My clock—one of the old digitals with the red block numbers—read 2:07 a.m. It was so dark outside I couldn’t see the front walk.
“What do you mean?” Mom said absently, as she pulled clothes from my closet. A pair of jeans, T-shirt, sweatshirt, socks, shoes. It was summer, and I had woken to sweat pooling on my stomach, so there was no reason for the sweatshirt, but I didn’t mention it to her. I felt like a fish in a tank, blinking slowly at the outsiders peering in.
“A mistake,” I said, again in that measured way. Normally I would have felt weird being around Mom in my underwear, but that was what I had been wearing when I fell asleep on top of my summer school homework earlier that night, and Mom seeing the belly button piercing I had given myself the year before was the least of my worries. “Matt hasn’t talked to me in months. There’s no way he asked for me. He must have been delirious.”
The paramedic had recorded the aftermath of the car accident from a camera in her vest. In it, Matthew Hernandez—my former best friend—had, apparently, requested my presence at the last visitation, a rite that had become common practice in cases like these, when hospital analytics suggested a life would end regardless of surgical intervention. They calculated the odds, stabilized the patient as best they could, and summoned the last visitors, one at a time, to connect to the consciousness of the just barely living.
“He didn’t just make the request at the accident, Claire, you know that.” Mom was trying to sound gentle, I could tell, but everything was coming out clipped. She handed me the T-shirt, skimming the ring through my belly button with her eyes but saying nothing. I pulled the T-shirt over my head, then grabbed the jeans. “Matt is eighteen now.”
At eighteen, everyone who wanted to participate in the last visitation program—which was everyone, these days—had to make a will listing their last visitors. I wouldn’t do it myself until next spring. Matt was one of the oldest in our class.

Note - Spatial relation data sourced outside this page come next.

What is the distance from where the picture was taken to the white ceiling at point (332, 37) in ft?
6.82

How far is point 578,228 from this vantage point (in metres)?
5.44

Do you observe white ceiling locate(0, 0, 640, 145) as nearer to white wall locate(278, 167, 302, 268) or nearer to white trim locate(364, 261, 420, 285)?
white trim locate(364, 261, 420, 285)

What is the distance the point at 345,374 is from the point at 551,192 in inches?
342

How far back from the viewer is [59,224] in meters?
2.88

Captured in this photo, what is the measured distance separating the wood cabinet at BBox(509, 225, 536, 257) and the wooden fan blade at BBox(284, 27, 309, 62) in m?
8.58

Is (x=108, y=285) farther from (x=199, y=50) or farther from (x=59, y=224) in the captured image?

“I don’t …” I put my head in a hand. “I can’t …”
“You can say no if you want.” Mom’s hand rested gently on my shoulder.
“No.” I ground my head into the heel of my hand. “If it was one of his last wishes …”
I stopped talking before I choked.
I didn’t want to share a consciousness with Matt. I didn’t even want to be in the same room as him. We’d been friends once—the closest kind—but things had changed. And now he wasn’t giving me any choice. What was I supposed to do, refuse to honor his will?

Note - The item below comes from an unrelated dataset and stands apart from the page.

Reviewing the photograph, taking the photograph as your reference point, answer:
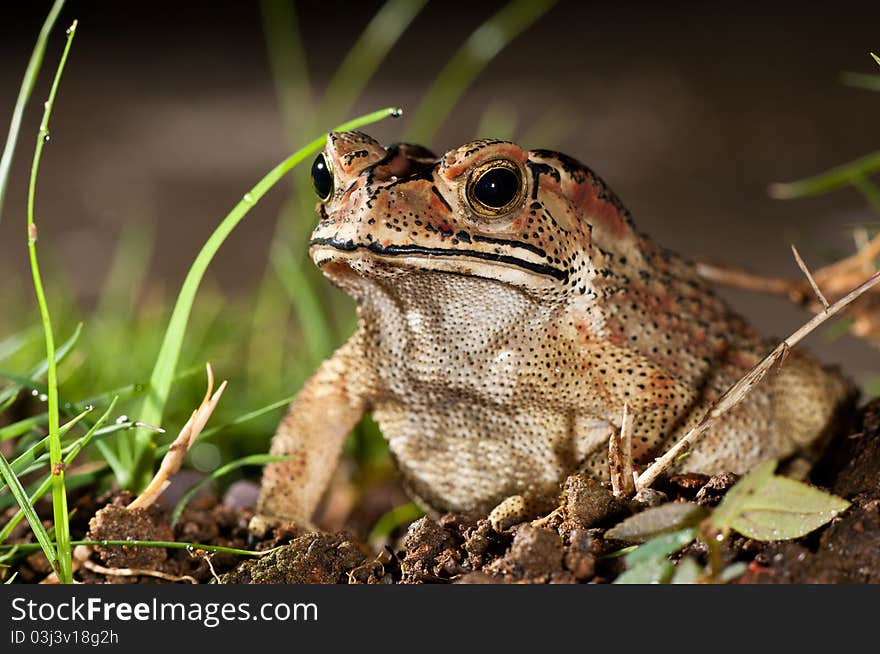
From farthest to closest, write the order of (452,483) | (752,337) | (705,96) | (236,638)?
(705,96) < (752,337) < (452,483) < (236,638)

“The doctor said to hurry. They do the visitation while they prepare him for surgery, so they only have an hour to give to you and his mother.” Mom was crouched in front of me, tying my shoes, the way she had when I was a little kid. She was wearing her silk bathrobe with the flowers stitched into it. It was worn near the elbows and fraying at the cuffs. I had seen that bathrobe every day since Dad gave it to her for Christmas when I was seven.
“Yeah.” I understood. Every second was precious, like every drop of water in a drought.
“Are you sure you don’t want me to take you?” she said. I was staring at the pink flower near her shoulder; lost, for a second, in the familiar pattern.
“Yeah,” I said again. “I’m sure.”
I sat on the crinkly paper, tearing it as I shifted back to get more comfortable. This table was not like the others I had sat on, for blood tests and pelvic exams and reflex tests; it was softer, more comfortable. Designed for what I was about to do.
On the way here I had passed nurses in teal scrubs, carrying clipboards. I passed worried families, their hands clutched in front of them, sweaters balled up over their fists to cover themselves. We became protective at the first sign of grief, hunching in, shielding our most vulnerable parts.
I was not one of them. I was not worried or afraid; I was empty. I had glided here like a ghost in a movie, floating.